> **TEXTE FOURNI**:
Où les lasagnes au cheval roumain signent le triomphe de l’Europe néolibérale par Periko Legasse

Je me souviens de ce jour où mon père, à l’occasion d’un déjeuner dans un restaurant de Donapaleu avec le chanoine Pierre Laffite se leva de table pour aller saluer le sénateur Jean Errecart. C’était à la fin des années 1960. L’élu décédera en 1971, peu après avoir fondé Lur Berri. Natif d’Orragare (Orègue), engagé en politique dans le centre droit catholique, très attaché à ses racines euskaldun sans s’être pour autant jamais rapproché de la mouvance abertzale, avec la-quelle il maintenait des relation cordiales, Jean Errecart fut surtout un éminent syndicaliste agricole et l’initiateur du mouvement coopératif en Iparralde dès avant la seconde guerre mondiale. Pourquoi ce rappel? Parce qu’il est étonnant que l’initiative d’une poignée de paysans basques ayant fondé
la coopérative Lur Berri soit à l’origine d’un monstre économique, aux ramifications internationales diverses et variées (Agridis, Arcadie, Pionneer, Labeyrie, Martiko, etc.) aujourd’hui au cœur du plus grand scandale alimentaire de ce début de siècle. D’autant que l’actuel vice-président de Lur Berri, Barthélémy Aguerre, est le suppléant du député béarnais Jean Lassalle. Nous voici donc soudain transportés de Benafarroa en Roumanie via les arcanes du Modem.

L’Europe des copains et des coquins

Un jour de 2009, Lur Berri pris la majorité (95%) de la société “A la table de Spanghero”, fondée par les célèbres rugbyman occitans pour produire à échelle industrielle la recette du cassoulet familial que leur maman préparait à la maison. On aurait pu penser que Lur Berri aurait confié à Spanghero l’extension d’une filière axoa d’Espelette ou d’un département pipérade, à moins que ce ne soit le développement d’une gamme “marmitako minute” ou d’une ligne “zikiro sous vide”. Rien de tel. Nous apprenons que la firme de Castelnaudary importe de la viande de Roumanie, qu’elle ne transforme pas, pour l’envoyer à Metz, dans les locaux de la société Cogimel, qui la confie à sa filiale Tavola afin qu’elle produise au Luxembourg des plats préparés pour la marque Findus. Tout ça sent bon l’Europe des copains et des coquins.
On aurait pu croire que la société Spanghero recevait directement sa marchandise, que l’on appelle “minerai”, puisqu’il s’agit d’un agglomérat de différents types de viandes et morceaux, de Roumanie. Erreur, la viande roumaine, que ce soit du bœuf, du cheval ou de la mule, transitait d’abord par les locaux d’un trader néerlandais suite à une transaction opérée par un trader chypriote, ce dernier ayant été contacté par des abattoirs roumains détenteurs d’une grande quantité de viande de cheval. Curieuse époque où il faut aller chercher bien loin des produits dont on dispose si près, histoire de ne pas perturber l’équilibre des marchés. Tout cela sent bon la pratique mafieuse avec un très probable trafic d’animaux à la clé. Partant de 4 e le paquet de lasagnes surgelées chez Findus pour arriver à 1,15 e le kilo de cheval roumain, lui même payé entre 70 et 90 centimes d’euro le kilo aux fournisseurs de bétail, on prend la vraie di-mension du problème. Tant que la grande distribution, déjà en situation de quasi monopole, puisque cinq centrales d’achat (Carrefour, Au-chan, Intermarché, Leclerc et Casino) se partagent 90% du marché, imposera ses tarifs à ses fournisseurs, nous irons de gabegies en forfaitures. Merveilleux système libéral où l’acheteur fixe lui-même le prix à son vendeur pour garantir ses marges.

> **CONSIGNE**:
Poursuivez l'article sur le scandale des lasagnes au cheval roumain en reprenant juste après sa dernière phrase.

> **DONNÉES**:
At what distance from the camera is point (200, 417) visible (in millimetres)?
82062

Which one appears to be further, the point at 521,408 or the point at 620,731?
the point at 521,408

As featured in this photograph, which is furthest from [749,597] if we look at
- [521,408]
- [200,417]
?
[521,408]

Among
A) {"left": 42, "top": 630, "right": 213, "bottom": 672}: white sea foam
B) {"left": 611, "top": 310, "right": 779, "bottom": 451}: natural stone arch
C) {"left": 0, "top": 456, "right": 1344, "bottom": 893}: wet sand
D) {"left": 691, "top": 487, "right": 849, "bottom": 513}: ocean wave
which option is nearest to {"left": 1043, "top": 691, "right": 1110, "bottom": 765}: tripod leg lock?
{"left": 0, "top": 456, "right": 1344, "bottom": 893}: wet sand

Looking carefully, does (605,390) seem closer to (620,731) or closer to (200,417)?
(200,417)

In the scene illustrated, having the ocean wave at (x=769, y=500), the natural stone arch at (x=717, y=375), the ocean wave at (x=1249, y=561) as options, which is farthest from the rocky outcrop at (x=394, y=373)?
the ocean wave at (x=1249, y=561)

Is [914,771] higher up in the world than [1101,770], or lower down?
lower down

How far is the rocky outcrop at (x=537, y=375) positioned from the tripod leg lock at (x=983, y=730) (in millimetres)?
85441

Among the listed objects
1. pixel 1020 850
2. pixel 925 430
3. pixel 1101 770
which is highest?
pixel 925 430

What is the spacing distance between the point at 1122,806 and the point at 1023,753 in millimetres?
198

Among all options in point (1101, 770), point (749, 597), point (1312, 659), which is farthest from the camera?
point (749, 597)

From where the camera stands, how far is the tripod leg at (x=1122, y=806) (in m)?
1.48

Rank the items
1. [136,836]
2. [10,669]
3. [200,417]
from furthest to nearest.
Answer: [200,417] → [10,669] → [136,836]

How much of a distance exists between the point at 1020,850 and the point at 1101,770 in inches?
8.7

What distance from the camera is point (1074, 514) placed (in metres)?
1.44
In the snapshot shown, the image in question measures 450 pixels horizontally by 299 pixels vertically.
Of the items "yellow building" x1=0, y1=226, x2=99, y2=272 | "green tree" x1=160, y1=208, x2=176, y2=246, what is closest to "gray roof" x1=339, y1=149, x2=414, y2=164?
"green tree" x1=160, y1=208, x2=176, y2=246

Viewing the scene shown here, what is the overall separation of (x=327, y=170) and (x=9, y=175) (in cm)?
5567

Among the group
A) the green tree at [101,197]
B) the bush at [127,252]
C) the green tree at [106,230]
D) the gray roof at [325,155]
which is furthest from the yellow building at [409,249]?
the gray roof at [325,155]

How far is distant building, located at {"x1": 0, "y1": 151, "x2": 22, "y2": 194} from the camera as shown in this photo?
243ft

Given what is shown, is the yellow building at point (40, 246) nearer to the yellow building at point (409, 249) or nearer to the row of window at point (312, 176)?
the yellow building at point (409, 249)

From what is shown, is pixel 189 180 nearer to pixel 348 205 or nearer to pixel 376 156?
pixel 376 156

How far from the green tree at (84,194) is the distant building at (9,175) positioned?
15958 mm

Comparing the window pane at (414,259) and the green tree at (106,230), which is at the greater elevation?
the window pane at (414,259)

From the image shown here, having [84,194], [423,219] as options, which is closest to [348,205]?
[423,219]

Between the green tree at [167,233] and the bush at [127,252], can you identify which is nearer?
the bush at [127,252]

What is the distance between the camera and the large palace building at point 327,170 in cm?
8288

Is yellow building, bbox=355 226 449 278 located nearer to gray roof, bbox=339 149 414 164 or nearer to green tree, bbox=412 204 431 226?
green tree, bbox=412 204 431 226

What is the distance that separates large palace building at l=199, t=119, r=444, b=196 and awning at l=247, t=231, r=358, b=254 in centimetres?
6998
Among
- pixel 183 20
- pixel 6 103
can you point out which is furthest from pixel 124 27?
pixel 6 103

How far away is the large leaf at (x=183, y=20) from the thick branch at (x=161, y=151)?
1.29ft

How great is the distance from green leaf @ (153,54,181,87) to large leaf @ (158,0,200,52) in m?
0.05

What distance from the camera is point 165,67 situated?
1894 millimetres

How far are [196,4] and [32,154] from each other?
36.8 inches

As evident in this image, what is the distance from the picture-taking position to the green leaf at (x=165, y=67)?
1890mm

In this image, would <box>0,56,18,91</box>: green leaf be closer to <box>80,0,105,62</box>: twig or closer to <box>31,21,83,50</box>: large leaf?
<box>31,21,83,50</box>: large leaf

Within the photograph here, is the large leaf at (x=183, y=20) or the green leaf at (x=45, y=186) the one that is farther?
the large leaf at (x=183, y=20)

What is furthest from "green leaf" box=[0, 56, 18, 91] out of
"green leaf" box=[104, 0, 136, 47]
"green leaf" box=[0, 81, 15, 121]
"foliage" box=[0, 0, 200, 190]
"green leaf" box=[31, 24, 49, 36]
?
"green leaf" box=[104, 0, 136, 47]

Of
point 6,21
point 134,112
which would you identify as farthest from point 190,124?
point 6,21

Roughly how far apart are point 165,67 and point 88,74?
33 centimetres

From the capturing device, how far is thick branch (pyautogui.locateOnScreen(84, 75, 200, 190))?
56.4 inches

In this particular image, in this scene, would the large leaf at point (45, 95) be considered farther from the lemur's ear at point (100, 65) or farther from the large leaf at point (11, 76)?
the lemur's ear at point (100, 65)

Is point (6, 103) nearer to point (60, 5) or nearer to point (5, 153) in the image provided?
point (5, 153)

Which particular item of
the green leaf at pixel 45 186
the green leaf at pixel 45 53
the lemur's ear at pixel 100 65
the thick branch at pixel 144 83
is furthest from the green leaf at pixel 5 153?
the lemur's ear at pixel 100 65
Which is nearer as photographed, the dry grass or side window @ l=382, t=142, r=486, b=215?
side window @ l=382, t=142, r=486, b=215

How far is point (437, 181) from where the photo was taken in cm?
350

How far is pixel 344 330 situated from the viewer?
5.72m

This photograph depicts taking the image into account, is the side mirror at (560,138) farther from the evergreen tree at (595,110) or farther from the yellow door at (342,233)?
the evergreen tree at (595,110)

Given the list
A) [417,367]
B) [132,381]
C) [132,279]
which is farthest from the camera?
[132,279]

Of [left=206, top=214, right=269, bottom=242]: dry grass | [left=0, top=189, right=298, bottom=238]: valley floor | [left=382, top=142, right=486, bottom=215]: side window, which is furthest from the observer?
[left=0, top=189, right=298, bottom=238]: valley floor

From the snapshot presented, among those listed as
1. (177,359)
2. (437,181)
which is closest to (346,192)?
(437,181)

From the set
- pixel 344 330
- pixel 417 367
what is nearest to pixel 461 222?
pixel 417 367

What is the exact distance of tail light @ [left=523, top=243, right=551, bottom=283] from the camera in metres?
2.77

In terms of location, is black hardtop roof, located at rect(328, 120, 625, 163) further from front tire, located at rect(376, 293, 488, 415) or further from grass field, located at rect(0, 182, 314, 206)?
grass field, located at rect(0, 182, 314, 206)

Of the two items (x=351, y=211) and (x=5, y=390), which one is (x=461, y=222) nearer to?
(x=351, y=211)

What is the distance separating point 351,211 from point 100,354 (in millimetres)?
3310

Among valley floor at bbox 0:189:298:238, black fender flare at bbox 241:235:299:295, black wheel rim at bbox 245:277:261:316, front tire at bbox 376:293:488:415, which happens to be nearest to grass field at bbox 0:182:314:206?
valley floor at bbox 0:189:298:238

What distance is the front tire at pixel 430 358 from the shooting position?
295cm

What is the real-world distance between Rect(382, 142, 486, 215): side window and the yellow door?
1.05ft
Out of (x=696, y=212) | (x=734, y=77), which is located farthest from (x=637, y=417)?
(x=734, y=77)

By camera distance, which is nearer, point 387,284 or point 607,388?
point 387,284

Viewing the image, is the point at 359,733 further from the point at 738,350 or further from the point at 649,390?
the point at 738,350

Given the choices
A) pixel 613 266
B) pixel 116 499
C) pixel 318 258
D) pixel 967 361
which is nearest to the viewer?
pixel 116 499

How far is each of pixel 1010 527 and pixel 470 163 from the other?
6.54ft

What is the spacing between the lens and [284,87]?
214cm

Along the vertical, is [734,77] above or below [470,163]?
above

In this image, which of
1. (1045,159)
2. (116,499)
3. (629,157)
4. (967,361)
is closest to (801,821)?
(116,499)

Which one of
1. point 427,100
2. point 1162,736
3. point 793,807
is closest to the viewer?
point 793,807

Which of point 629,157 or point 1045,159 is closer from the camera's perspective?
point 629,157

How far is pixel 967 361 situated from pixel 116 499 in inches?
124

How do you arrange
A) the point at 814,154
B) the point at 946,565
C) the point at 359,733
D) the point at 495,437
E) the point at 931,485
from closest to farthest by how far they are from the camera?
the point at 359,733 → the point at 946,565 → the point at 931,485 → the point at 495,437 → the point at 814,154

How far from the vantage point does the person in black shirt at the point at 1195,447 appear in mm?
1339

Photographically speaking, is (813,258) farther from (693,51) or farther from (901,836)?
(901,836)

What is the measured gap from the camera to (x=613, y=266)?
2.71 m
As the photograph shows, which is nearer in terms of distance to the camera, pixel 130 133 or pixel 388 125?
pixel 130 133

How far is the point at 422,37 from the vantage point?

> **RÉPONSE**:
Des banquiers utilisent l’alimentation

Et l’industrie agroalimentaire de s’engouffrer dans la brèche pour décider elle aussi de ce qu’elle veut bien payer. Un système qui incite inévitablement à la fraude si le fournisseur veut à la fois garder le marché et ne pas vendre à perte. Ces gens-là ne sont ni des fabricants, ni des marchands de nourriture, mais des banquiers utilisant l’alimentation humaine pour générer des profits financiers. L’industrie transformée en usine à fric sur le dos du consommateur après avoir étranglé le producteur, avec la bénédiction quasi complice d’institutions ayant troqué un peu du devoir de l’Etat contre tous les droits de l’argent, voilà l’une des causes du problème.
Mais cette dérive n’aurait pu prendre une telle ampleur si la Commission européenne, aveuglée par l’idéologie néolibérale, n’encourageait le mercantilisme au nom de la liberté absolue des marchés. Elle est où cette célèbre “concurrence libre et non faussée” que l’on nous a vendue de traité en traité? Est-ce bien elle qui permet à des trafiquants de bestiaux d’écouler leur marchandise frauduleuse dans les grandes surfaces blanchies de publicité de nos sociétés saturées de modernité? Avant hier la Commission disait non à la traçabilité des morceaux de viande dans les produits transformés. Autrement dit, le consommateur payeur n’a pas à savoir d’où vient la vache ou le cheval contenu dans ses raviolis. Passez votre chemin, vous n’empêcherez pas le système de tourner en rond. Hier encore, la Commission annonçait l’autorisation des farines carnées, interdites depuis la crise de la vache folle, dans l’alimentation des poissons d’élevage à partir du 1er juin 2013. Des génies de la com politique… On pourra enfin écouler le cheval ukrainien ayant transité par la Pologne pour arriver en Roumanie dans les croquettes pour saumon. Oh, du bar au porc! Ah, de la daurade au bœuf! Les piranhas sont là.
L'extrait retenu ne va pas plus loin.